# Data section:
◆ ◆ ◆ ◆ ◆ ◆ ◆

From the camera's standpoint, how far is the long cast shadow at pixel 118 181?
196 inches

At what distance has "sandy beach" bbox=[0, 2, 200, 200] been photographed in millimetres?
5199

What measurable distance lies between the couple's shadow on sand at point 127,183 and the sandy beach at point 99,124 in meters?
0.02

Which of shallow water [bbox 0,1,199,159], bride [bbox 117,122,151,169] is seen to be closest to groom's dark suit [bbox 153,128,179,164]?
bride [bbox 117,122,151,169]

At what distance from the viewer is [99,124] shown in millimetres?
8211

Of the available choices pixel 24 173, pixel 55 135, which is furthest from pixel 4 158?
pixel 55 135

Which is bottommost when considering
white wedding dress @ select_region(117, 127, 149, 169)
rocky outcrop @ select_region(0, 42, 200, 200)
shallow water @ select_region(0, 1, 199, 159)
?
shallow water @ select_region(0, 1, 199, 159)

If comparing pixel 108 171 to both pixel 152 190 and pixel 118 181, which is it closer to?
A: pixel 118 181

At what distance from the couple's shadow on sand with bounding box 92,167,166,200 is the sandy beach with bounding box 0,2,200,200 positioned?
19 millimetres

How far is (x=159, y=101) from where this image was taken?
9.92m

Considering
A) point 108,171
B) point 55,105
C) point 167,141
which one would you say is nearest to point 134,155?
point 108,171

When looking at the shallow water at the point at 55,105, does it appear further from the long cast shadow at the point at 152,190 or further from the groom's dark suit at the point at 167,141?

◆ ◆ ◆ ◆ ◆ ◆ ◆

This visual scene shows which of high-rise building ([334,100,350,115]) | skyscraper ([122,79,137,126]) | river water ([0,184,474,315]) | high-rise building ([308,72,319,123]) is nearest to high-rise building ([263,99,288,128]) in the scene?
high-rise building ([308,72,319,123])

◆ ◆ ◆ ◆ ◆ ◆ ◆

# Exercise objective:
Recast the part that opens with the line containing "At what distance from the couple's" and closes with the line containing "When looking at" as a Markdown table with the columns Row and Line. Put one line in each table row, number the table rows from 1, and leave out blank lines.

# Output for this task:
| Row | Line |
|---|---|
| 1 | At what distance from the couple's shadow on sand with bounding box 92,167,166,200 is the sandy beach with bounding box 0,2,200,200 positioned? |
| 2 | 19 millimetres |
| 3 | How far is (x=159, y=101) from where this image was taken? |
| 4 | 9.92m |
| 5 | Considering |
| 6 | A) point 108,171 |
| 7 | B) point 55,105 |
| 8 | C) point 167,141 |
| 9 | which one would you say is nearest to point 134,155? |
| 10 | point 108,171 |
| 11 | When looking at the shallow water at the point at 55,105, does it appear further from the long cast shadow at the point at 152,190 or further from the groom's dark suit at the point at 167,141? |